Ryoji Ikeda im Hamburger Bahnhof in Berlin

Text: Friedrich, Jan, Berlin

Was wir nicht wissen, als wir den Hamburger Bahnhof betreten: Wir werden gleich eine folgenschwere Entscheidung treffen – bevor wir irgendetwas zu sehen oder zu hören bekommen.
Ryoji Ikedas Klang-Raum-Installation besteht aus einem schwarzen und einem weißen Raum, das haben wir im Vorfeld gelesen. Mit welchem also beginnen? Ohne viel nach­zudenken gehen wir nach rechts, die Treppe hinauf – und landen unvermutet in dem schwarzen Raum.

Ryoji Ikeda ist Komponist und bildender Künstler: ein digitaler Minimalist, der sein Material auf Sinuswellen, Soundimpulse, Lichtpixel und Zahlendaten reduziert hat. Der 1966 im japanischen Gifu Geborene lebt und arbeitet in Paris; die speziell für den Hamburger Bahnhof in Berlin entwickelte Installation „db“ (Abkürzung für Dezibel) ist seine erste Einzelausstellung in Deutschland. Aus nur einer handvoll Elementen besteht die Versuchsanordnung, mit der Ikeda eine erstaunliche Vielzahl elementarer räumlich-architektonischer Themen aufruft: Licht und Schatten, Hell und Dunkel, Begrenzung und Unendlichkeit, Temperaturempfinden, Geräuschkulisse. Die Spielorte des Künstlers sind die fast identischen Säle im Obergeschoss des West- bzw. Ostflügels – der eine vollständig weiß: Wände und Stützen weiß gestrichen, der Boden mit einer weißen Folie belegt, die Lichtdecke hell erleuchtet; der andere schwarz: Wände und Stützen schwarz gestrichen, der Boden geschwärzt, die Lichtdecke ausgeschaltet.

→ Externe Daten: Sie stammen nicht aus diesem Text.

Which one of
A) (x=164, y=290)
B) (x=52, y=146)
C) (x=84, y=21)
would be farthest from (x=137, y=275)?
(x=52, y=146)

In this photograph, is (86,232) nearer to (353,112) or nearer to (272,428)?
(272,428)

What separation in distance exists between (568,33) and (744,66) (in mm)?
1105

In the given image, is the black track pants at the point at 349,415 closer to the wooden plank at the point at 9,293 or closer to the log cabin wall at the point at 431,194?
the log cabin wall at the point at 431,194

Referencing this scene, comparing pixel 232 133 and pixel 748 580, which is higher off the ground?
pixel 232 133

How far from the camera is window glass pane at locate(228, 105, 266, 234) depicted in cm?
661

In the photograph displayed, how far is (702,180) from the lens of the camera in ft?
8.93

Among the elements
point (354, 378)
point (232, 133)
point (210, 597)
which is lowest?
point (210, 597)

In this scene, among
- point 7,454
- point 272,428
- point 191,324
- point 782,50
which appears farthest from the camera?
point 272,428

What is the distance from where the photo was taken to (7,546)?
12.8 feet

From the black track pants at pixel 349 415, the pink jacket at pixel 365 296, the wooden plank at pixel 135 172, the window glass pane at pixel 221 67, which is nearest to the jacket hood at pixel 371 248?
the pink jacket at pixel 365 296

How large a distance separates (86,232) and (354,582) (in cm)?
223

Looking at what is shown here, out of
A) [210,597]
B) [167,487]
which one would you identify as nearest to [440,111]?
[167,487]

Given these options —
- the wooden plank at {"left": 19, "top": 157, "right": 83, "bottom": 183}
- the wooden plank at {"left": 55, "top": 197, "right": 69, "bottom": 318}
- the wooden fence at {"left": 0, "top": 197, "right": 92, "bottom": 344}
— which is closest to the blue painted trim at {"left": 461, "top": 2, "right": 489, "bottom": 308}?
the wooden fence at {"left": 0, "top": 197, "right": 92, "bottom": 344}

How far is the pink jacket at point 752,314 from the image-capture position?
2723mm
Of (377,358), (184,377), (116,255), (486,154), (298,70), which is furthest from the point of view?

Die Lichtquelle im schwarzen Raum ist ein monströser Xenon-Scheinwerfer, der einen gebündelten Strahl reinweißen Lichts entlang der Saalachse abschießt. Nur der Staub in der Luft lässt ihn sichtbar werden. Er scheint in einem kreisrunden Loch in der Wand gegenüber zu verschwinden; tatsächlich trifft er hinter dieser Wand in einen weißen Raum. Das Licht strahlt derart kräftig zurück, dass man das Loch in der Wand für die eigentliche Lichtquelle halten könnte. Kreuzt ein Besucher den Strahl, reflektiert er das Licht: Ein Teil des Raums wird für einen kurzen Augenblick unglaublich hell. Läuft man selbst hindurch, kann man die enorme Wärme, die der Scheinwerfer produziert, auf dem Körper spüren. All das wirkt, obgleich im Grunde leicht verständlich, auf seltsame Weise geheimnisvoll.
 
Ganz anders der weiße Raum: Jeder Anflug eines Geheimnisses ist hier in gleißendes Licht gezerrt. Nach dem schwarzen wirkt der weiße Raum viel zu hell; das verursacht körperliches Unwohlsein. Dem Scheinwerfer im schwarzen Raum entspricht hier ein nicht weniger beeindruckender Parabol-Lautsprecher. Er erzeugt eine stehende Sinuswelle –
ein schwer zu ertragendes Brummen, das zu einem Flattern mutiert, wenn man sich im Raum bewegt.

Wie wäre das andersherum gewesen: den weißen Raum zu erleben, bevor uns der schwarze hat gefangen nehmen können? Doch die Sache ist, wie sagt man: unumkehrbar. Wir werden es nie erfahren.